**How to complete this task:** The finished copy must match the records exactly, except that it contains no pictures.

○ ○ ○ ○ ○

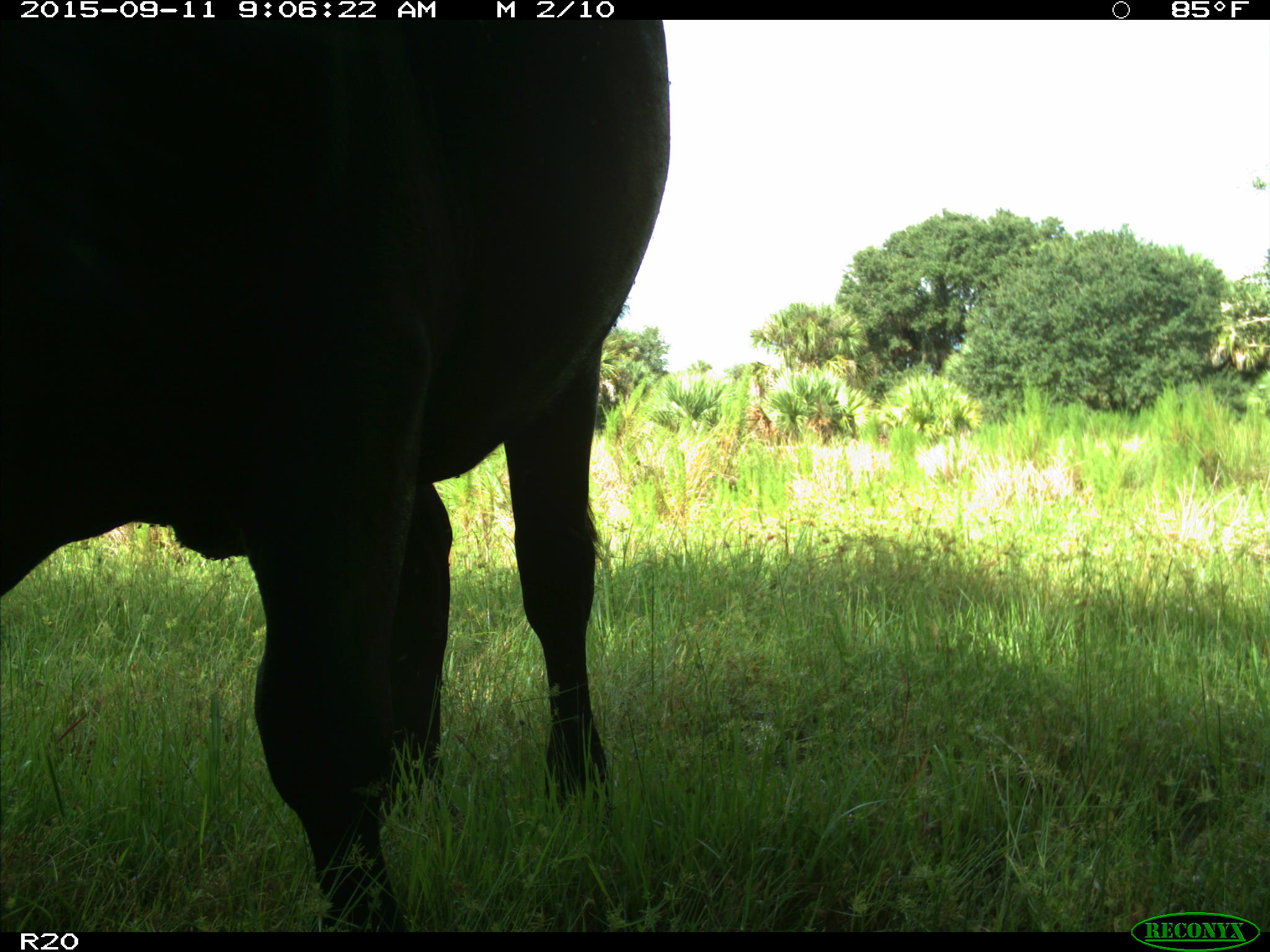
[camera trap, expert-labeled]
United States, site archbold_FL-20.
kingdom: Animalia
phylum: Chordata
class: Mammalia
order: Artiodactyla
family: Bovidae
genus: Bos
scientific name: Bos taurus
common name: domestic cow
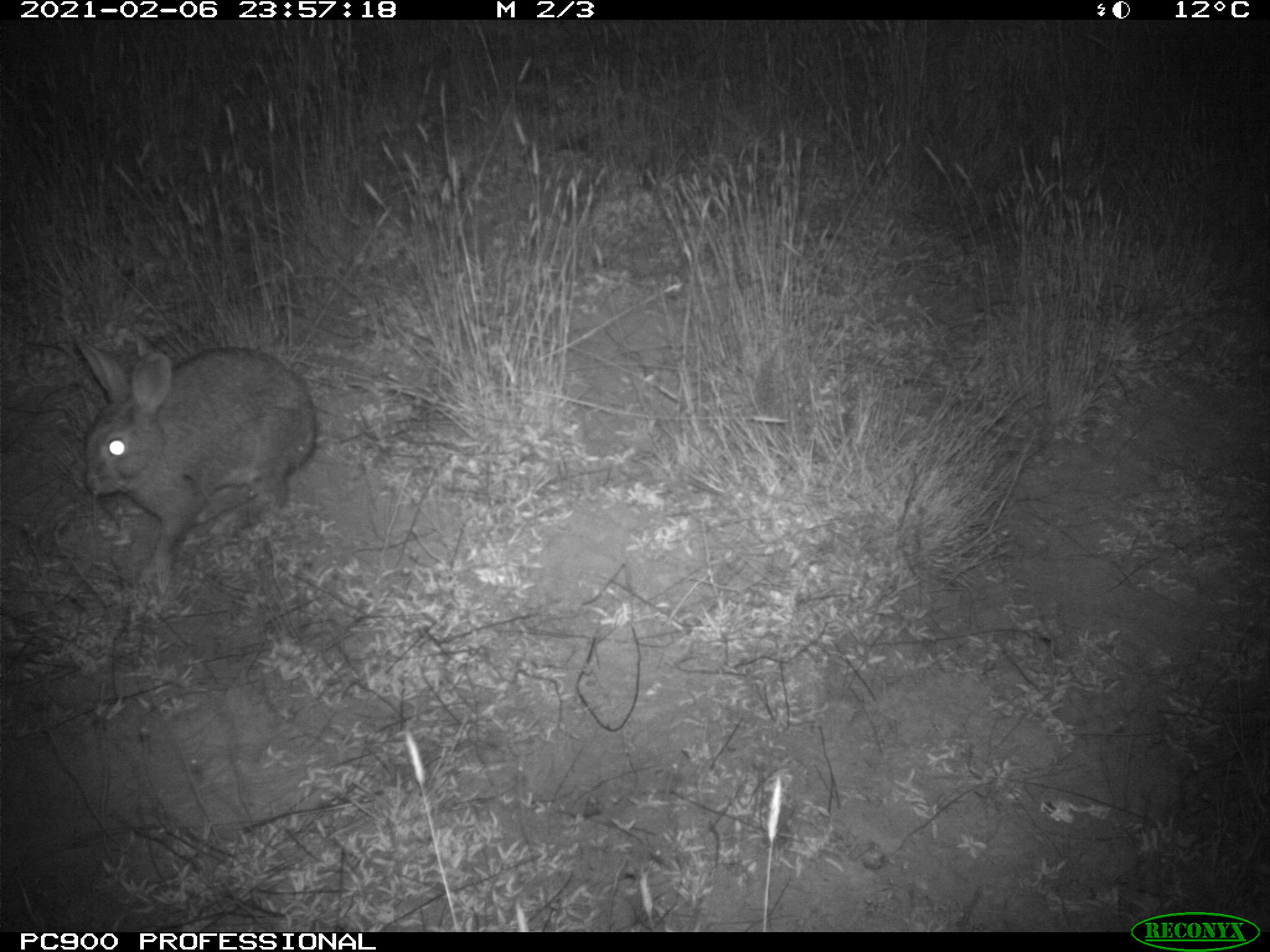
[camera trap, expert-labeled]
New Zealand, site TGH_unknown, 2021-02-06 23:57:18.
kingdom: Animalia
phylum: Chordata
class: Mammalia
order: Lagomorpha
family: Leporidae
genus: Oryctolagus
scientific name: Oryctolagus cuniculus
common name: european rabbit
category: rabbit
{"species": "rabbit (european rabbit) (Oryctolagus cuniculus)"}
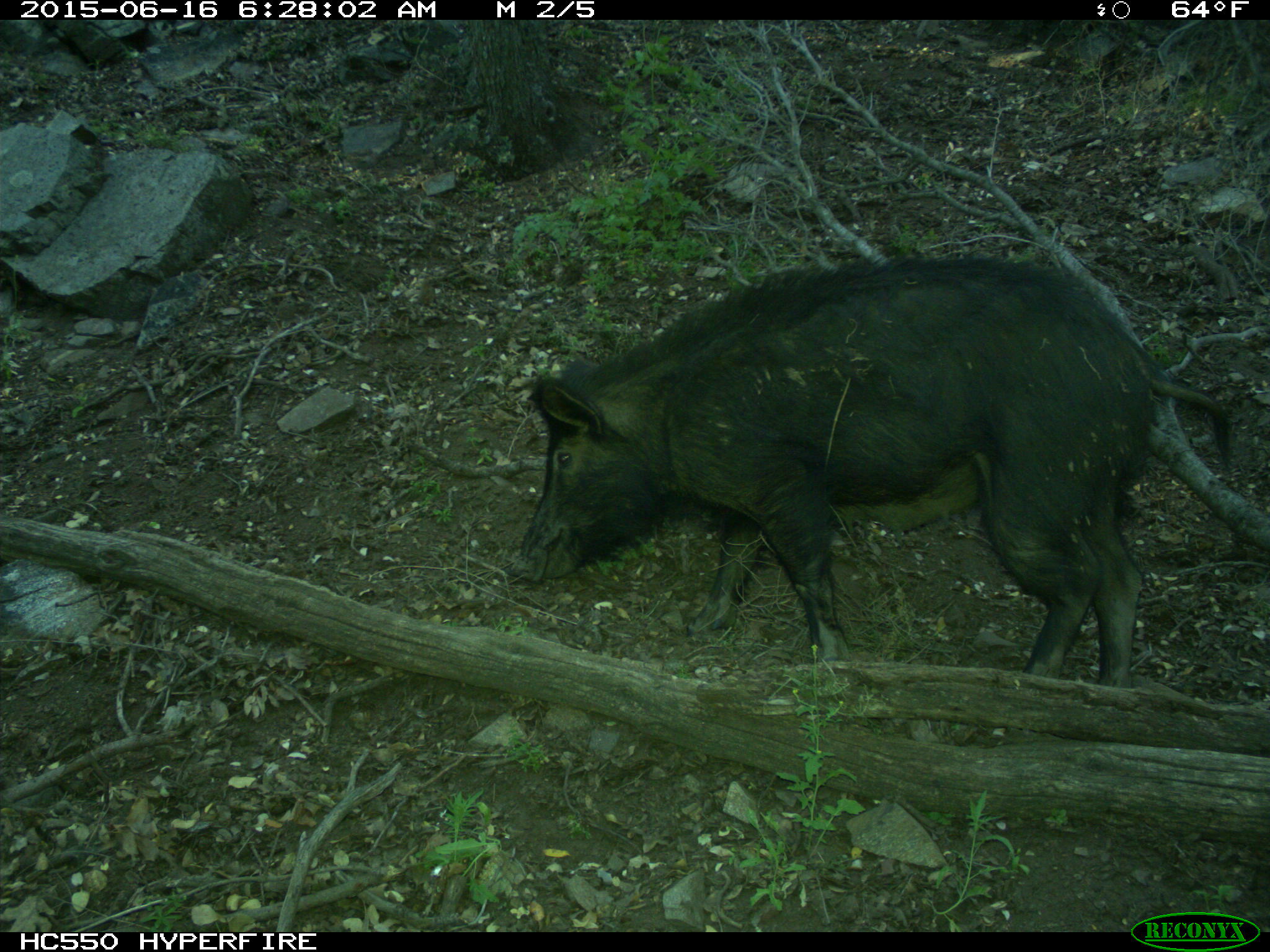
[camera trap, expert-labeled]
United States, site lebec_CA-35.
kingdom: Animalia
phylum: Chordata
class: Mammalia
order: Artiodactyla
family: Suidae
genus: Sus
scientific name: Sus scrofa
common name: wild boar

○ ○ ○ ○ ○

**Answer to this exercise:**
[camera trap, expert-labeled]
United States, site archbold_FL-20.
kingdom: Animalia
phylum: Chordata
class: Mammalia
order: Artiodactyla
family: Bovidae
genus: Bos
scientific name: Bos taurus
common name: domestic cow
[camera trap, expert-labeled]
New Zealand, site TGH_unknown, 2021-02-06 23:57:18.
kingdom: Animalia
phylum: Chordata
class: Mammalia
order: Lagomorpha
family: Leporidae
genus: Oryctolagus
scientific name: Oryctolagus cuniculus
common name: european rabbit
category: rabbit
{"species": "rabbit (european rabbit) (Oryctolagus cuniculus)"}
[camera trap, expert-labeled]
United States, site lebec_CA-35.
kingdom: Animalia
phylum: Chordata
class: Mammalia
order: Artiodactyla
family: Suidae
genus: Sus
scientific name: Sus scrofa
common name: wild boar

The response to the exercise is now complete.